- **Records to use**

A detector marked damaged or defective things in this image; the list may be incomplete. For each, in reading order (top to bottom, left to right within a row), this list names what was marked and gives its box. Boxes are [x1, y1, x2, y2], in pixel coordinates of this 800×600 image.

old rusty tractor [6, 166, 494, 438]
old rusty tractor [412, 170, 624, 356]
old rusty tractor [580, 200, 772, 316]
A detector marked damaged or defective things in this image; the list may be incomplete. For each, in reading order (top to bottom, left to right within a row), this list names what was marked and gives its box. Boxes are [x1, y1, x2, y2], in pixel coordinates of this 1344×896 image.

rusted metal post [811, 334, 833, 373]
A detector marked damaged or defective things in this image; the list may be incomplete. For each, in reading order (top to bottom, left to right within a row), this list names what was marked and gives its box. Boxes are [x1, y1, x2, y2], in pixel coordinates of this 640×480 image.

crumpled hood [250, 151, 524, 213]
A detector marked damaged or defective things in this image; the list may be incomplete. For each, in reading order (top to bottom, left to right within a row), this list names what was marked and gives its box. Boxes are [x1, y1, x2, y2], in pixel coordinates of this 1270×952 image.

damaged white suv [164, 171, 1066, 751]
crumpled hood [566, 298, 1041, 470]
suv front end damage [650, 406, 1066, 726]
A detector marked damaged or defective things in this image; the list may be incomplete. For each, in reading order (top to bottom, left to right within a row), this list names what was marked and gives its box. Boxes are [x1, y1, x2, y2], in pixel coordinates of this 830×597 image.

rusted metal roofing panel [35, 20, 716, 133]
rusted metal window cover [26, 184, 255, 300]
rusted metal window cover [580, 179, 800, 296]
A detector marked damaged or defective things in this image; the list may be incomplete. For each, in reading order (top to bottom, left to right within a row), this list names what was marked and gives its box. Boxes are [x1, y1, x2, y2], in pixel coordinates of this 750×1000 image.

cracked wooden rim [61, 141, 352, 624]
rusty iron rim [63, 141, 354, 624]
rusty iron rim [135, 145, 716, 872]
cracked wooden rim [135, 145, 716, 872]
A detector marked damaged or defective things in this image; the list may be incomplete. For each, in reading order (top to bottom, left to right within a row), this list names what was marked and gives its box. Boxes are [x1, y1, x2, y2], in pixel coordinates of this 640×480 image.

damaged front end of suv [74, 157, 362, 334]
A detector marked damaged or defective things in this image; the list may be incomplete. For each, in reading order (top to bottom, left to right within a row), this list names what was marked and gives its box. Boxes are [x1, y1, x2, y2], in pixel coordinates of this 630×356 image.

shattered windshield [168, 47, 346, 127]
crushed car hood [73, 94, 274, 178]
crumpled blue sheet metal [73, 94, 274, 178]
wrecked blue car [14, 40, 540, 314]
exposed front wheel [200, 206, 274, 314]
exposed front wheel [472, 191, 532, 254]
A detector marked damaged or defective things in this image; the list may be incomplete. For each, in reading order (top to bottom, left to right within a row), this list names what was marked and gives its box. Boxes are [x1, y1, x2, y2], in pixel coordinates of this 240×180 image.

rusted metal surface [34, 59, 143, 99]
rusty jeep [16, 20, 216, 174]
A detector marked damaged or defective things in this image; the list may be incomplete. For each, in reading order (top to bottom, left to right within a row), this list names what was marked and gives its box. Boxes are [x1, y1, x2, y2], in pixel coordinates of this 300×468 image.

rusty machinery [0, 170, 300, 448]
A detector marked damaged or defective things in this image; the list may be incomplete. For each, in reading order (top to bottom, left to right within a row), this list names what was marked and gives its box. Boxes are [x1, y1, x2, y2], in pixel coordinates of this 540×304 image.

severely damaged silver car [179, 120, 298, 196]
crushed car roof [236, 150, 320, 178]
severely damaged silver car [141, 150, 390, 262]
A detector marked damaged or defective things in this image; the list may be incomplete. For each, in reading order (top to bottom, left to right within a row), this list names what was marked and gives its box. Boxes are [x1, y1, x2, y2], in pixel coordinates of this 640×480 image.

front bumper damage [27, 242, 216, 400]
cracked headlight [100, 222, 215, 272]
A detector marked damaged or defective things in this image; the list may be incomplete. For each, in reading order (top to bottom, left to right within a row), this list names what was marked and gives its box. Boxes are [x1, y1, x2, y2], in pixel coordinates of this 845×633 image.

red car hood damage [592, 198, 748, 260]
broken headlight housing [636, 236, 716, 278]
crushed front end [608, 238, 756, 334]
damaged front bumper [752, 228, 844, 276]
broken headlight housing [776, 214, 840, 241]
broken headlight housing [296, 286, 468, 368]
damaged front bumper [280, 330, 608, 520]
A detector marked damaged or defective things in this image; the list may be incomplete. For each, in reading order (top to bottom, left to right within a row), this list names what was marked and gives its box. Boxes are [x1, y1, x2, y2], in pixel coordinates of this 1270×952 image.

- **Problem to work on**
Switch every "damaged or defective things" in the material above to "flawed objects", leaving everything else unchanged.

- **Completed task**
A detector marked flawed objects in this image; the list may be incomplete. For each, in reading order (top to bottom, left to right within a row), this list names what was marked and gives its box. Boxes are [x1, y1, x2, y2], in pixel coordinates of this 800×600 image.

old rusty tractor [6, 166, 494, 438]
old rusty tractor [412, 170, 624, 356]
old rusty tractor [580, 200, 772, 316]
A detector marked flawed objects in this image; the list may be incomplete. For each, in reading order (top to bottom, left to right within a row), this list names what was marked and gives its box. Boxes are [x1, y1, x2, y2], in pixel coordinates of this 1344×896 image.

rusted metal post [811, 334, 833, 373]
A detector marked flawed objects in this image; the list may be incomplete. For each, in reading order (top to bottom, left to right within a row), this list names what was marked and gives its box. Boxes are [x1, y1, x2, y2], in pixel coordinates of this 640×480 image.

crumpled hood [250, 151, 524, 213]
A detector marked flawed objects in this image; the list may be incomplete. For each, in reading order (top to bottom, left to right within a row), this list names what was marked and gives its box. Boxes are [x1, y1, x2, y2], in pixel coordinates of this 1270×952 image.

damaged white suv [164, 171, 1066, 751]
crumpled hood [566, 298, 1041, 470]
suv front end damage [650, 406, 1066, 726]
A detector marked flawed objects in this image; the list may be incomplete. For each, in reading order (top to bottom, left to right within a row), this list names what was marked and gives its box. Boxes are [x1, y1, x2, y2], in pixel coordinates of this 830×597 image.

rusted metal roofing panel [35, 20, 716, 133]
rusted metal window cover [26, 184, 255, 300]
rusted metal window cover [580, 179, 800, 296]
A detector marked flawed objects in this image; the list may be incomplete. For each, in reading order (top to bottom, left to right within a row), this list names what was marked and gives its box. Boxes are [x1, y1, x2, y2], in pixel coordinates of this 750×1000 image.

cracked wooden rim [61, 141, 352, 624]
rusty iron rim [63, 141, 354, 624]
rusty iron rim [135, 145, 716, 872]
cracked wooden rim [135, 145, 716, 872]
A detector marked flawed objects in this image; the list may be incomplete. For each, in reading order (top to bottom, left to right within a row), this list names what was marked and gives its box. Boxes are [x1, y1, x2, y2], in pixel coordinates of this 640×480 image.

damaged front end of suv [74, 157, 362, 334]
A detector marked flawed objects in this image; the list may be incomplete. For each, in reading order (top to bottom, left to right within a row), this list names what was marked and gives its box. Boxes are [x1, y1, x2, y2], in pixel coordinates of this 630×356 image.

shattered windshield [168, 47, 346, 127]
crushed car hood [73, 94, 274, 178]
crumpled blue sheet metal [73, 94, 274, 178]
wrecked blue car [14, 40, 540, 314]
exposed front wheel [200, 206, 274, 314]
exposed front wheel [472, 191, 532, 254]
A detector marked flawed objects in this image; the list may be incomplete. For each, in reading order (top to bottom, left to right within a row), this list names what was marked and gives its box. Boxes are [x1, y1, x2, y2], in pixel coordinates of this 240×180 image.

rusted metal surface [34, 59, 143, 99]
rusty jeep [16, 20, 216, 174]
A detector marked flawed objects in this image; the list may be incomplete. For each, in reading order (top to bottom, left to right within a row), this list names what was marked and gives its box. Boxes are [x1, y1, x2, y2], in pixel coordinates of this 300×468 image.

rusty machinery [0, 170, 300, 448]
A detector marked flawed objects in this image; the list may be incomplete. For each, in reading order (top to bottom, left to right within a row), this list names what was marked and gives its box. Boxes are [x1, y1, x2, y2], in pixel coordinates of this 540×304 image.

severely damaged silver car [179, 120, 298, 196]
crushed car roof [236, 150, 320, 178]
severely damaged silver car [141, 150, 390, 262]
A detector marked flawed objects in this image; the list may be incomplete. For each, in reading order (top to bottom, left to right within a row), this list names what was marked and gives its box. Boxes are [x1, y1, x2, y2], in pixel coordinates of this 640×480 image.

front bumper damage [27, 242, 216, 400]
cracked headlight [100, 222, 215, 272]
A detector marked flawed objects in this image; the list may be incomplete. For each, in reading order (top to bottom, left to right within a row), this list names what was marked and gives its box. Boxes are [x1, y1, x2, y2], in pixel coordinates of this 845×633 image.

red car hood damage [592, 198, 748, 260]
broken headlight housing [636, 236, 716, 278]
crushed front end [608, 238, 756, 334]
damaged front bumper [752, 228, 844, 276]
broken headlight housing [776, 214, 840, 241]
broken headlight housing [296, 286, 468, 368]
damaged front bumper [280, 330, 608, 520]
A detector marked flawed objects in this image; the list may be incomplete. For each, in reading order (top to bottom, left to right within a row), this list names what was marked and gives its box. Boxes are [x1, y1, x2, y2], in pixel coordinates of this 1270×952 image.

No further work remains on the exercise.